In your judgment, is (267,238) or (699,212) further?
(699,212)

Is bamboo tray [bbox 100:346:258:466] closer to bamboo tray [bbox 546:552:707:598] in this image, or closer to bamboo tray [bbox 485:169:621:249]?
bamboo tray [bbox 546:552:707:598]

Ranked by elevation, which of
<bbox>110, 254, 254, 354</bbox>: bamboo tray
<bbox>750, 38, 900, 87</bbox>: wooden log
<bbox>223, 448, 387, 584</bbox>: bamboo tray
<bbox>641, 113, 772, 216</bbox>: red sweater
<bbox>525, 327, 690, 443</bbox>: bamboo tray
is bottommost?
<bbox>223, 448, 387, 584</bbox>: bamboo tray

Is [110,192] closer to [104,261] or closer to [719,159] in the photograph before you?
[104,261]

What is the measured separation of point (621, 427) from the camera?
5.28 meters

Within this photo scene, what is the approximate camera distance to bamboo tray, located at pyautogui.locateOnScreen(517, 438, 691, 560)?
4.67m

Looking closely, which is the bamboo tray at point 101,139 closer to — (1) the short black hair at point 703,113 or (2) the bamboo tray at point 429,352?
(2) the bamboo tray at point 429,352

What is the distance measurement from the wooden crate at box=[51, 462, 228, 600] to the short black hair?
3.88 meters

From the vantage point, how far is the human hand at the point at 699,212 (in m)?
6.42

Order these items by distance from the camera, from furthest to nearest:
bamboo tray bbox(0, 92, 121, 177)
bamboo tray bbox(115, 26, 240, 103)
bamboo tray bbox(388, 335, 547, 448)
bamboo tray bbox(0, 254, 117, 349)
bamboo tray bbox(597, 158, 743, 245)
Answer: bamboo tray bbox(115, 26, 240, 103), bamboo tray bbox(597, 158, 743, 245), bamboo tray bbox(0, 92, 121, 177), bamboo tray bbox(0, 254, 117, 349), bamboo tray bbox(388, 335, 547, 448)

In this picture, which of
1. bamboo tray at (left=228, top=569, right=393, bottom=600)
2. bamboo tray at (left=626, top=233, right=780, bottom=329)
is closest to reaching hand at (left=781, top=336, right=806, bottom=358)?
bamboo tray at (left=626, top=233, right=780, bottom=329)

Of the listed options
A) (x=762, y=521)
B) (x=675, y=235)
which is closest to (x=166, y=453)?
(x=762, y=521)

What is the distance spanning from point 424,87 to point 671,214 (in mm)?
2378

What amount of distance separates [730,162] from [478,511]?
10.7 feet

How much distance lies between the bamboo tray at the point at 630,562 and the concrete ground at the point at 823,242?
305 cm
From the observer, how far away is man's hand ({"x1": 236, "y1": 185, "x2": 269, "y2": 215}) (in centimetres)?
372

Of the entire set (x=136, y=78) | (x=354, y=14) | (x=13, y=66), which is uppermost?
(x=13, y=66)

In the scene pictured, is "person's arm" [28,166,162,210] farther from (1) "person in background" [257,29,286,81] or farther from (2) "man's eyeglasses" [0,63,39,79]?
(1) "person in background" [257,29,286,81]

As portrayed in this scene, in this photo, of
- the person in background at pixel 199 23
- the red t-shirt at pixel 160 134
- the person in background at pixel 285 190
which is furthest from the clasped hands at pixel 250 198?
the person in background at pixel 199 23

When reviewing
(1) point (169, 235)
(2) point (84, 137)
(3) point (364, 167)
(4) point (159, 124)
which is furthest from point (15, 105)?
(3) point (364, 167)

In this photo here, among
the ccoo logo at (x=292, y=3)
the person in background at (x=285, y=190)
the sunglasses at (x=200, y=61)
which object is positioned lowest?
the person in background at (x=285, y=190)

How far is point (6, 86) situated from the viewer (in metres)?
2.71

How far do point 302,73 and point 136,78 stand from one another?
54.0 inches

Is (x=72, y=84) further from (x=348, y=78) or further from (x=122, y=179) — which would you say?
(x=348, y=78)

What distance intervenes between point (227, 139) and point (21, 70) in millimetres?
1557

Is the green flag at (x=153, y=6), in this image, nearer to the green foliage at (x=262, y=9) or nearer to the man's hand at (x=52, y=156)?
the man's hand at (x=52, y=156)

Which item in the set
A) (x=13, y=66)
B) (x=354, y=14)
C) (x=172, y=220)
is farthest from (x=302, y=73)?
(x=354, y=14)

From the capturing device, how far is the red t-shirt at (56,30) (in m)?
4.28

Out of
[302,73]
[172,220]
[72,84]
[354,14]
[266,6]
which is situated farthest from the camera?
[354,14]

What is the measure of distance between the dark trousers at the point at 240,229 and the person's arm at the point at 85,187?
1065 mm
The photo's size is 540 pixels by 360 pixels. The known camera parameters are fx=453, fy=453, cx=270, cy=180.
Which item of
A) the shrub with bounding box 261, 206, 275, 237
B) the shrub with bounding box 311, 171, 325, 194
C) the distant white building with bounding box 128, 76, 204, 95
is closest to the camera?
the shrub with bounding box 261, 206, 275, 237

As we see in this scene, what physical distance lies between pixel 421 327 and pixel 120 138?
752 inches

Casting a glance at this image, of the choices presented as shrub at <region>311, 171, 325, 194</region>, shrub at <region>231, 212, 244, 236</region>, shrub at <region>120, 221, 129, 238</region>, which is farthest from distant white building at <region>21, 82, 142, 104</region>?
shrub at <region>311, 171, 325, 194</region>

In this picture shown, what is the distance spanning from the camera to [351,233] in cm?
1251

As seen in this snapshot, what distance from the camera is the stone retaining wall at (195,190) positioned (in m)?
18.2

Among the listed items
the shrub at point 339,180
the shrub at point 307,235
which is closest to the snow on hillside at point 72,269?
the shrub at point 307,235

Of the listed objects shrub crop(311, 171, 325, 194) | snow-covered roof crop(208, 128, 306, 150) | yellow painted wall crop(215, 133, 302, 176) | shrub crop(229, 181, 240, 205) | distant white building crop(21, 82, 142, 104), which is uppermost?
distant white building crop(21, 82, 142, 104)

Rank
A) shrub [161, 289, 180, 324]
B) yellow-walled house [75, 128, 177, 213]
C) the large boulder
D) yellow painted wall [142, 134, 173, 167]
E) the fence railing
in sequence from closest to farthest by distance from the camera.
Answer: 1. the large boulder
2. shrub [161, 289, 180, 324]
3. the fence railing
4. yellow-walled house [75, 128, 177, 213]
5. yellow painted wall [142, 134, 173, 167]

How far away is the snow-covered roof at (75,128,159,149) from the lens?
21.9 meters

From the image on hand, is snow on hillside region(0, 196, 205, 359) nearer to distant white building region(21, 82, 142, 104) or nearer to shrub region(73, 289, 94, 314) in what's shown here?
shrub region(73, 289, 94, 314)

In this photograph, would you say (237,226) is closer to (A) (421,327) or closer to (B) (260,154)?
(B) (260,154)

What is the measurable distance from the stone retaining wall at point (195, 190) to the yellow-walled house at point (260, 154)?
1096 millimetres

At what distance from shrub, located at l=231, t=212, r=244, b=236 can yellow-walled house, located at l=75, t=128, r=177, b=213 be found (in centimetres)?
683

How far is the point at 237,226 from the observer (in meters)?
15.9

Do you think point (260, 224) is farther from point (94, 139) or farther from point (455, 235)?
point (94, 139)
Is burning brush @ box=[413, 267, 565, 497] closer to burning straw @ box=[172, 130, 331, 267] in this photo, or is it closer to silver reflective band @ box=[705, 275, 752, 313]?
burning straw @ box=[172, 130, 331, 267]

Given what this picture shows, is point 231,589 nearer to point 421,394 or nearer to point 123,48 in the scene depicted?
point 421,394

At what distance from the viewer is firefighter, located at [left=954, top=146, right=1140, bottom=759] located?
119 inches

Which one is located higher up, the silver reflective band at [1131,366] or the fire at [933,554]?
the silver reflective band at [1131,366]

....................

### Work instructions
Each line from the one containing "How far away is the" to the end of the records should be echoed exactly, and no other line.

### Complete response
How far away is the snow-covered roof at (75,128,159,149) from the lens?
21.9 meters

From the image on hand, is snow on hillside region(0, 196, 205, 359) nearer to distant white building region(21, 82, 142, 104) or nearer to shrub region(73, 289, 94, 314) in what's shown here?
shrub region(73, 289, 94, 314)

In this photograph, would you say (237,226) is closer to (A) (421,327) or closer to (B) (260,154)?
(B) (260,154)

What is the measurable distance from the stone retaining wall at point (195, 190) to the yellow-walled house at point (260, 154)?
1096 millimetres

At what distance from shrub, located at l=231, t=212, r=244, b=236 can yellow-walled house, located at l=75, t=128, r=177, b=213 be found (in centimetres)?
683

How far is the point at 237,226 from the observer (in meters)?
15.9

Do you think point (260, 224) is farther from point (94, 139) or farther from point (455, 235)?
point (94, 139)
Is burning brush @ box=[413, 267, 565, 497] closer to burning straw @ box=[172, 130, 331, 267] in this photo, or is it closer to silver reflective band @ box=[705, 275, 752, 313]?
burning straw @ box=[172, 130, 331, 267]

Given what this picture shows, is point 231,589 nearer to point 421,394 or nearer to point 123,48 in the scene depicted?
point 421,394

At what distance from the viewer is firefighter, located at [left=954, top=146, right=1140, bottom=759] located?
119 inches

Which one is located higher up, the silver reflective band at [1131,366] or the fire at [933,554]?
the silver reflective band at [1131,366]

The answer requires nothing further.